Am Donnerstagvormittag weiß ich noch immer nicht, wann genau mein Besuch heute Abend kommt, geschweige denn, wie ich MEINEN Freitag gestalten kann. Ich halte mich für spontan, aber das Warten auf die Spontaneität anderer macht mir zu schaffen.
In Ordnung? Ja!
Ich gebe mir Mühe mit einem Text; mein größter Kritiker bin ich selbst. Hier etwas kürzen, dort eine treffendere Formulierung – es geht immer noch ein bisschen besser, jedenfalls für meinen Geschmack. Besagter Text ist der erste für diesen Auftraggeber, weshalb ich unsicher bin, was genau von mir erwartet wird. Ich möchte es sehr gut machen. Irgendwann erkläre ich mein Werk für abgeschlossen und schicke es los.
Erfreulicherweise bekomme ich sehr schnell eine Antwort: „Der Text ist in Ordnung so“, steht da und dann noch einige Erklärungen, wie es jetzt weitergeht. In Ordnung?, denke ich und bin ganz erstaunt, was das mit mir macht. Einerseits bin ich erleichtert: Keine Kritik, kein Wunsch nach einem anderen Stil, eventuell nötige Kürzungen würden sich ausschließlich aus Platzgründen ergeben. Andererseits spüre ich eine leise Enttäuschung. `In Ordnung´ ist mir als Standard für meine Arbeit zu wenig – und klingt nicht nach sehr gut.
Vielleicht geht es der Erst-Leserin in ihrer Rückmeldung gar nicht um eine Bewertung meiner schriftstellerischen Leistung.
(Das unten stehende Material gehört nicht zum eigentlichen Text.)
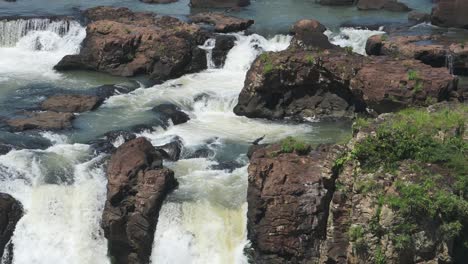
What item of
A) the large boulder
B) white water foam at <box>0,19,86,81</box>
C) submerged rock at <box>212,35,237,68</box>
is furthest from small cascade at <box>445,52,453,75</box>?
white water foam at <box>0,19,86,81</box>

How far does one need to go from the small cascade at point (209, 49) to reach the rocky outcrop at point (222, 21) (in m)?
2.26

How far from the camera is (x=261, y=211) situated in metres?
17.5

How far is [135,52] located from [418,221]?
2103cm

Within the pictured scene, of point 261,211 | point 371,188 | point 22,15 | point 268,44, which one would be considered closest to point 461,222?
point 371,188

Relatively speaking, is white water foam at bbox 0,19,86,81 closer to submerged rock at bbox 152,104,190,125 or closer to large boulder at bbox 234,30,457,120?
submerged rock at bbox 152,104,190,125

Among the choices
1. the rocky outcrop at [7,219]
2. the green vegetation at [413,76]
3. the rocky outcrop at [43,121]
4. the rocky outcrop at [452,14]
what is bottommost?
the rocky outcrop at [7,219]

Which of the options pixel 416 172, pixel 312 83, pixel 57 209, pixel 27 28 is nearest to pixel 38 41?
pixel 27 28

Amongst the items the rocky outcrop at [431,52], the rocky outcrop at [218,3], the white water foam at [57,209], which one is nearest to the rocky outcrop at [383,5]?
the rocky outcrop at [218,3]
Stattdessen zählt eventuell (zunächst) nur, dass ich die Sprache ihres Unternehmens treffe. Möglicherweise liest sich mein Text auch einfach nicht sehr gut, obwohl ich mir Mühe gegeben habe.
Wie geht es jetzt für mich weiter? Werde ich in Zukunft weniger Zeit und Mühe investieren, weil das auch reicht? Wonach richte ich mich hinsichtlich des Anspruchs an meine Arbeit? Ein Vers hilft mir, an meiner Perspektive festzuhalten: „Alles, was ihr tut, das tut von Herzen als dem Herrn und nicht den Menschen, denn ihr wisst, dass ihr von dem Herrn als Lohn das Erbe empfangen werdet. Dient dem Herrn Christus!“ (Kolosser 3, 23+24) Ich habe mehr investiert, als für `in Ordnung´ nötig gewesen wäre – und Gott weiß das. Das reicht mir!